Let's begin exploring the data using scatter plots and see if we can draw any interesting correlations.

In [7]:
recent_grads.plot(x='Sample_size', y='Median', kind = 'scatter')
recent_grads.plot(x='Sample_size', y='Unemployment_rate', kind = 'scatter')
recent_grads.plot(x='Full_time', y='Median', kind = 'scatter')
recent_grads.plot(x='ShareWomen', y='Unemployment_rate', kind = 'scatter')
recent_grads.plot(x='Men', y='Median', kind = 'scatter')
recent_grads.plot(x='Women', y='Median', kind = 'scatter')
Out[7]:

From the 'Unemployment_rate' vs. 'ShareWomen' plot, it looks like there is no correlation between unemployment rate and the amount of women in the major.

Doesn't look like there is much other useful information from these scatter plots, let's explore the data a bit further using histograms instead.

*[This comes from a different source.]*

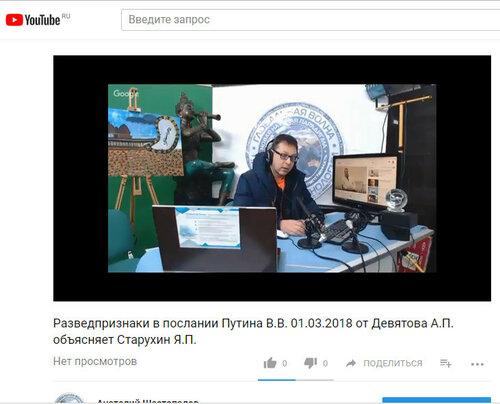https://img-fotki.yandex.ru/get/509402/223316543.5b/0_1faca2_94165a59_L.jpg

The y axis shows the frequency of the data and the x axis refers to the column name specified in code.

In [8]:
recent_grads['Median'].hist(bins=25)
Out[8]:
In [9]:
recent_grads['Employed'].hist(bins=25)
Out[9]:
In [10]:
recent_grads['Full_time'].hist(bins=25)
Out[10]:
In [11]:
recent_grads['ShareWomen'].hist(bins=25)
Out[11]:
In [12]:
recent_grads['Unemployment_rate'].hist(bins=25)
Out[12]:
In [13]:
recent_grads['Men'].hist(bins=25)
Out[13]:
In [14]:
recent_grads['Women'].hist(bins=25)
Out[14]:

Again, not much correlation from these histograms. We do see a distribution of unemployment rates for various majors. If unemployment rate is not related to major, then we should see a wide plateau on the histogram.

Next we'll use scatter matrix from pandas to see if we can draw more insight. A scatter matrix can plot many different variables together and allow us to quickly see if there are correlations between those variables.

In [15]:
from pandas.plotting import scatter_matrix
In [16]:
scatter_matrix(recent_grads[['Sample_size', 'Median']], figsize=(10,10))
Out[16]:
array([[,
        ],
       [,
        ]], dtype=object)
In [17]:
scatter_matrix(recent_grads[['Men', 'ShareWomen', 'Median']], figsize=(10,10))
Out[17]:
array([[,
        ,
        ],
       [,
        ,
        ],
       [,
        ,
        ]], dtype=object)

We are not really seeing much correlations betwen these plots, There is a weak negative correlation between 'ShareWomen' and Median. Majors with less women tend to have higher earnings. It could be due to the fact that high paying majors like engineering tend to have less women.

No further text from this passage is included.